This project explores the effectiveness of different sampling techniques for creating a balanced dataset for a machine learning model. The dataset used is initially unbalanced, so random over-sampling and under-sampling techniques are used to create a balanced dataset. Five different sampling techniques are then applied to this balanced dataset, and the accuracies of the resulting samples are compared using five different machine learning models.
The following five sampling techniques were used in this project:
-
Simple Random Sampling: A basic sampling technique where each data point in the dataset has an equal probability of being selected in the sample.
-
Stratified Sampling: A sampling technique where the population is divided into subgroups (strata) based on a specific characteristic, and samples are taken from each stratum in proportion to the population.
-
Systematic Sampling: A sampling technique where every nth element in the population is selected for the sample, with n being a fixed interval.
-
Cluster Sampling: A sampling technique where the population is divided into clusters, and a sample of clusters is randomly selected. Then, all members of the selected clusters are included in the sample.
-
Convenience Sampling: A non-probability sampling technique where the sample is chosen based on its convenience to the researcher.
The table below shows the accuracies of each sampling technique on five different machine learning models. The dataset used for all models is a balanced version of the original unbalanced dataset using random over-sampling and under-sampling techniques.

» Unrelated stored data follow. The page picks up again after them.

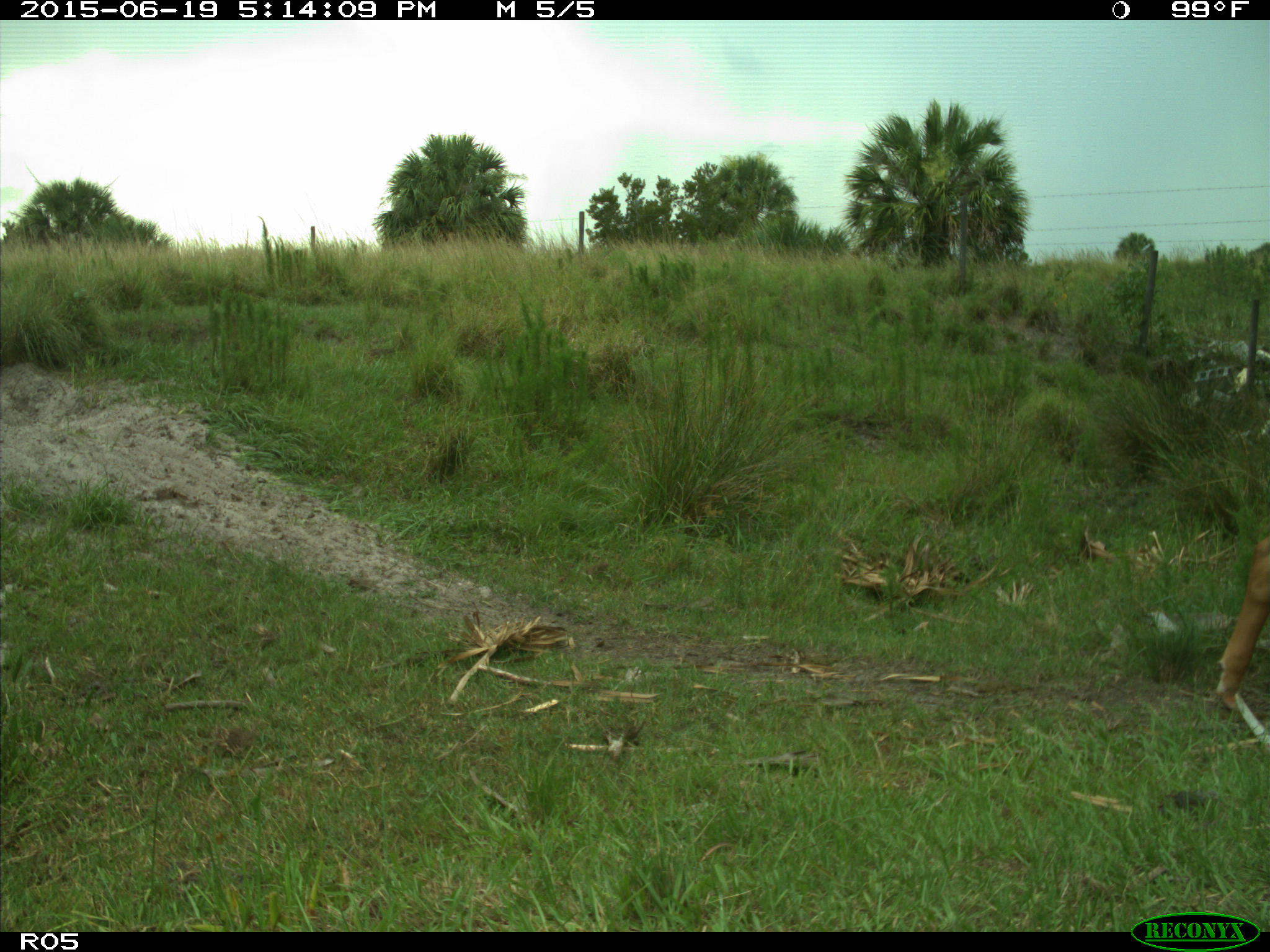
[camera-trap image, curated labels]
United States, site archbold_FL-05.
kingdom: Animalia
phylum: Chordata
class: Mammalia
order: Artiodactyla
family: Bovidae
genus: Bos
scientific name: Bos taurus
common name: domestic cow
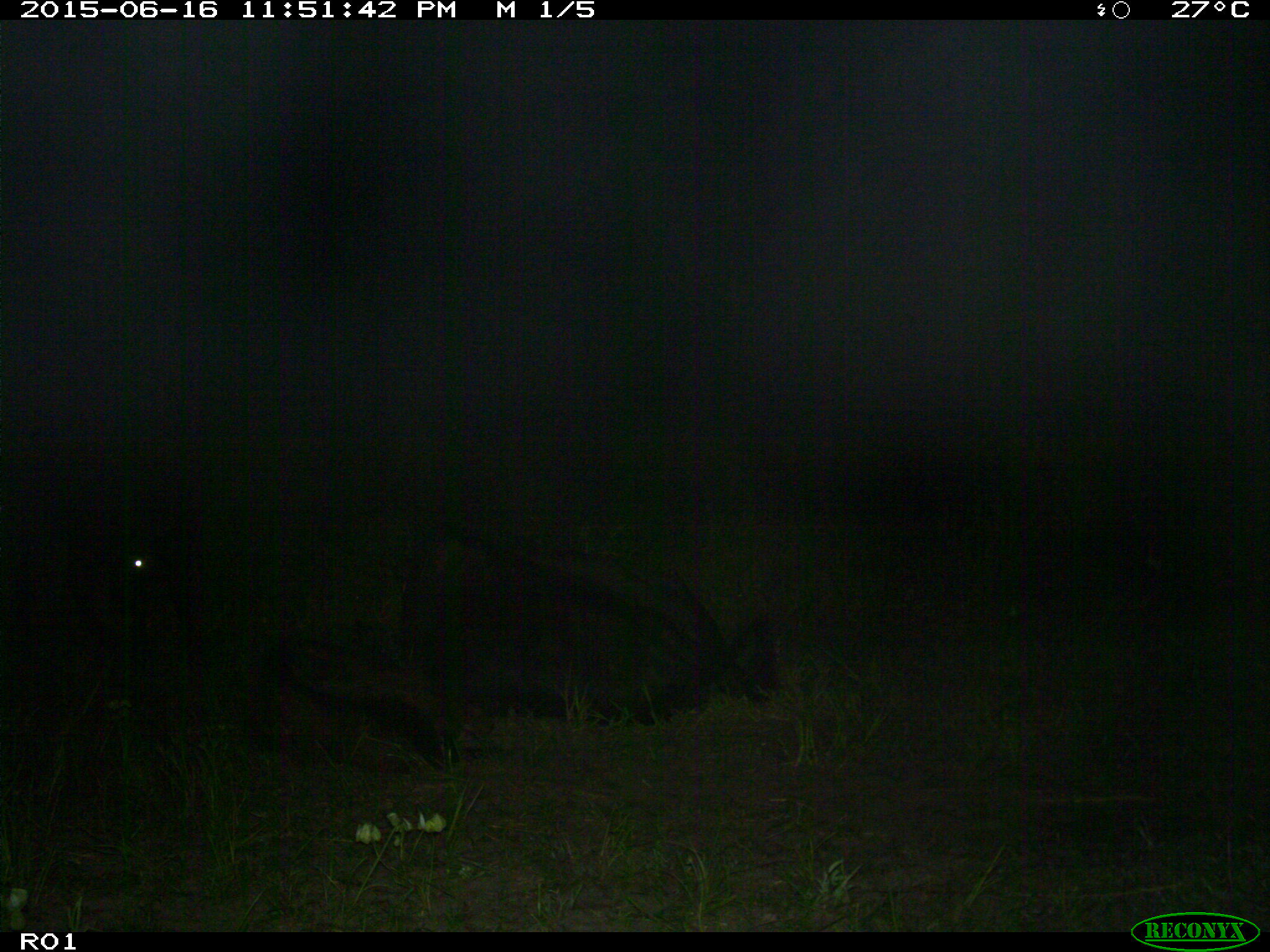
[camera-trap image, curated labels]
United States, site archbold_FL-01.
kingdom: Animalia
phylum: Chordata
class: Mammalia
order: Artiodactyla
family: Bovidae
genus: Bos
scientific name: Bos taurus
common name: domestic cow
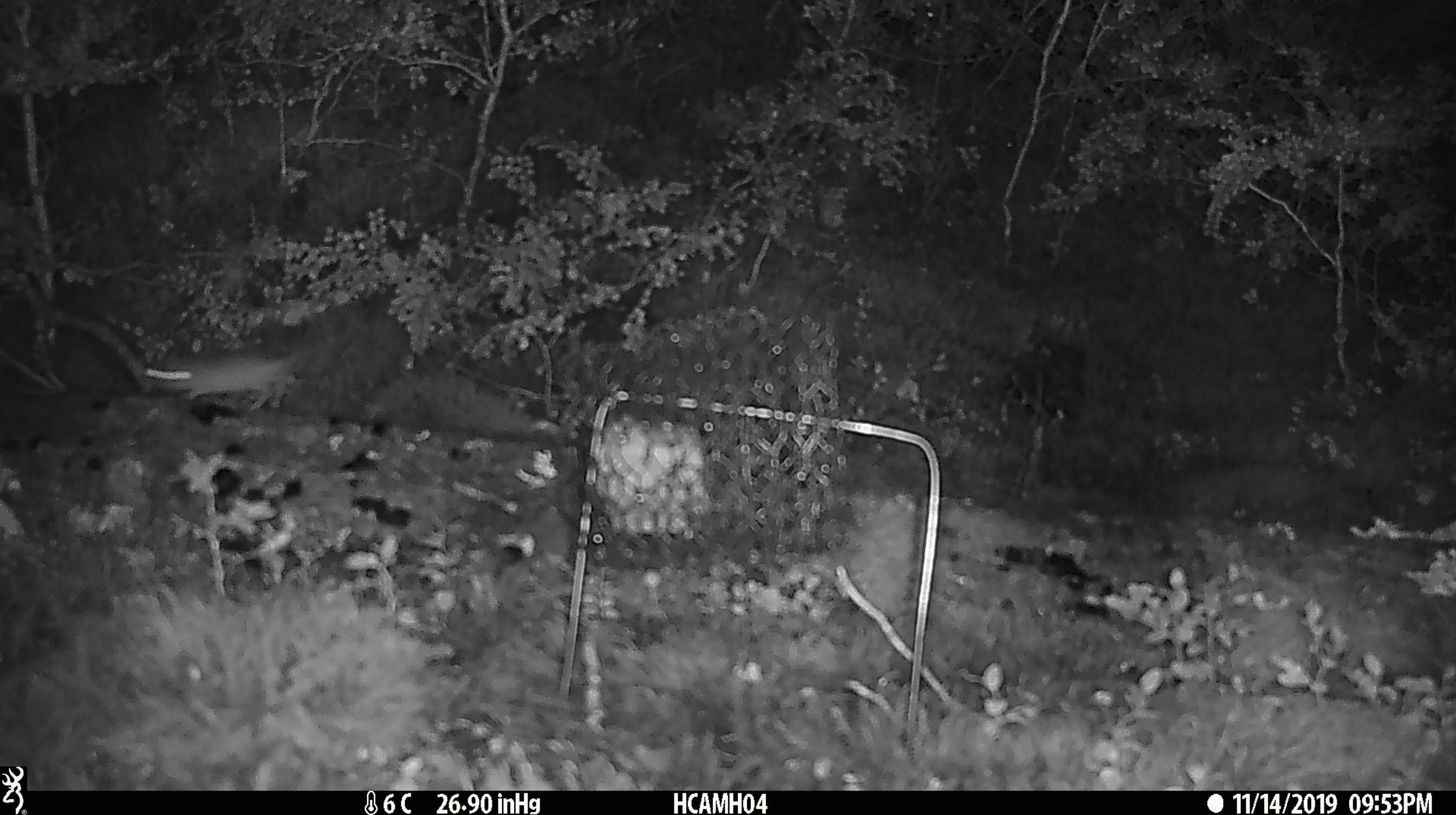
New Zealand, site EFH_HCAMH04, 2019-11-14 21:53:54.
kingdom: Animalia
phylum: Chordata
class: Mammalia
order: Rodentia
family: Muridae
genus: Mus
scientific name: Mus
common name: mouse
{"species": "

Sampling Technique | Decision Tree | SVM | Logistic Resgression | KNN | Naive Bayes |
---|---|---|---|---|---|
Simple Random Sampling | 0.9778 | 0.8954 | 0.8917 | 0.8915 | 0.7275 |
Systematic Sampling | 0.9813 | 0.8989 | 0.9213 | 0.9493 | 0.6854 |
Stratified Sampling | 0.9851 | 0.8937 | 0.9217 | 0.9498 | 0.6890 |
Cluster Sampling | 0.9868 | 0.9000 | 0.9088 | 0.9691 | 0.9235 |
Convenience Sampling | 0.9849 | 0.9190 | 0.9322 | 0.9623 | 0.7740 |
Based on these results, it can be concluded that Cluster Sampling performs the best on all five models. Simple random sampling performs the worst on all five models. The other sampling techniques have varying performance depending on the model. The model which gives the best accuracy for all 5 samples is Decision Tree.
It is recommended to use cluster sampling for this dataset, as it consistently gives the best performance across all models. However, other sampling techniques may be worth considering for different datasets or models.